--- Record extracts ---

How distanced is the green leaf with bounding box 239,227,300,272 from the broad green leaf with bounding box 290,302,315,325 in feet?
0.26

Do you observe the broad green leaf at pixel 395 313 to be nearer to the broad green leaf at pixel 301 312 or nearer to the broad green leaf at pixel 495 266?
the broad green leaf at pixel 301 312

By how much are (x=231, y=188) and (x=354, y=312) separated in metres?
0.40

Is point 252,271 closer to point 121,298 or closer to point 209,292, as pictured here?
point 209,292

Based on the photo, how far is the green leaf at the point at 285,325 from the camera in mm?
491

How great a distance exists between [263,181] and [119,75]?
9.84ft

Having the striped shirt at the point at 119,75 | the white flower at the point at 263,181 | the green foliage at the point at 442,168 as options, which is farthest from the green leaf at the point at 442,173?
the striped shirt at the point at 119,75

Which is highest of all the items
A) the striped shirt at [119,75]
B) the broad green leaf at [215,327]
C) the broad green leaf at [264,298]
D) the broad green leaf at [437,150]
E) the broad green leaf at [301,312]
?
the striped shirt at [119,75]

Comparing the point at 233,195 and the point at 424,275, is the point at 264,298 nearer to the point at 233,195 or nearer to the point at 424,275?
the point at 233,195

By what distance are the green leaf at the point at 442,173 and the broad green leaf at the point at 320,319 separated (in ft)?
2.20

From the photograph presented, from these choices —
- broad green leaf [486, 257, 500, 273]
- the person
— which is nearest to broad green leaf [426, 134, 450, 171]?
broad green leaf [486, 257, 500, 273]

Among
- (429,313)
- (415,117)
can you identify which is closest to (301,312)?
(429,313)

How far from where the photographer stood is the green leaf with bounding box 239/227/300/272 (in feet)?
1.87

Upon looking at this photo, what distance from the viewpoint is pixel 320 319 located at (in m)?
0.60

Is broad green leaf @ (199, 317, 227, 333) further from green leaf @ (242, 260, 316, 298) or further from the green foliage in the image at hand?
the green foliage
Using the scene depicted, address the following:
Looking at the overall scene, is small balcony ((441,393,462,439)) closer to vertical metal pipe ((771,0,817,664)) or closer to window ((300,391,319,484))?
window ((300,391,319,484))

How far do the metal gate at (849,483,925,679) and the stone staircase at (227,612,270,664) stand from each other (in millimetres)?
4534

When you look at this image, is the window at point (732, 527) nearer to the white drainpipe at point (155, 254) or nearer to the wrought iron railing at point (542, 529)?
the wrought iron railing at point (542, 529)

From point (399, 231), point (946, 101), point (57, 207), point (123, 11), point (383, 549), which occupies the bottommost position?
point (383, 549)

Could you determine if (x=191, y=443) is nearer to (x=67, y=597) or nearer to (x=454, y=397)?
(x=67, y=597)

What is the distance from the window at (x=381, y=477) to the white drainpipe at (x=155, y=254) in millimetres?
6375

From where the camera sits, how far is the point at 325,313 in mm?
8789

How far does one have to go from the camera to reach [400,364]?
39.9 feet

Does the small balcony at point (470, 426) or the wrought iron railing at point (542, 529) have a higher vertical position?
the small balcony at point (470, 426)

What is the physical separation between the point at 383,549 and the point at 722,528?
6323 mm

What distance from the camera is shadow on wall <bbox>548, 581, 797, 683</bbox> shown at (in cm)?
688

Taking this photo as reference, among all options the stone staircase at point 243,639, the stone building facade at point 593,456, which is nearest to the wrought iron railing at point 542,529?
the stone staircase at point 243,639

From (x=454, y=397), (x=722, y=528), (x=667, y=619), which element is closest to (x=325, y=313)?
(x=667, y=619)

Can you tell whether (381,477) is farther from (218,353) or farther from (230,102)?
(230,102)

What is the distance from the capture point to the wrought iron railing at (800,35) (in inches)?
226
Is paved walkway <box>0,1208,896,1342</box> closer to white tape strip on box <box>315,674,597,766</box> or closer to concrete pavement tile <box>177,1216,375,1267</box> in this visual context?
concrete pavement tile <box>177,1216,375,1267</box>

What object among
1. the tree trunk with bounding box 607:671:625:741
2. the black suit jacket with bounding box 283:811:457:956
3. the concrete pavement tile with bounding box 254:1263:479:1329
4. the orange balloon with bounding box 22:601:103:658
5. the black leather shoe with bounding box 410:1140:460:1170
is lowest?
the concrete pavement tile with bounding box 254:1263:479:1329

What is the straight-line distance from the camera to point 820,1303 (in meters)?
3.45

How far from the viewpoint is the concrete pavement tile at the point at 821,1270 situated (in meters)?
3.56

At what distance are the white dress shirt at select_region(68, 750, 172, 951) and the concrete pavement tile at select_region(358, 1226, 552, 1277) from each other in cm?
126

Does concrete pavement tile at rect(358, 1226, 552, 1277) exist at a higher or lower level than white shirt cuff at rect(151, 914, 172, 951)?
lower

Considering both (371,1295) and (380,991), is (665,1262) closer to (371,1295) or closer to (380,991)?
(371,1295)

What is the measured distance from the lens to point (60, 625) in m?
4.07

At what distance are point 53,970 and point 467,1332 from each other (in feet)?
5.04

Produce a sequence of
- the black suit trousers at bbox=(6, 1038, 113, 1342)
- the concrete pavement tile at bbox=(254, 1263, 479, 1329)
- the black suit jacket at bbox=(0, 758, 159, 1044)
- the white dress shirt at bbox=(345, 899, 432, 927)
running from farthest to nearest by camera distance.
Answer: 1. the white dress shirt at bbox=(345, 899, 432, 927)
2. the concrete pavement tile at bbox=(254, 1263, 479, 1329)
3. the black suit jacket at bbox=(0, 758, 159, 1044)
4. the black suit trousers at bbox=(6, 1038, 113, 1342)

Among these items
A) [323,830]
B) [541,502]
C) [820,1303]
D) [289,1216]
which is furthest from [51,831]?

---

▶ [The task] Pick out each line of the entries above that contains the word "feet" and copy it. Case counts.

▶ [Solution to the exercise]
How distanced is the green leaf with bounding box 239,227,300,272 from the broad green leaf with bounding box 290,302,315,325 in feet?
How far from where the photographer stood is the green leaf with bounding box 239/227/300/272 (in feet)?
39.9 feet
At what distance are point 53,970 and point 467,1332 from each other (in feet)?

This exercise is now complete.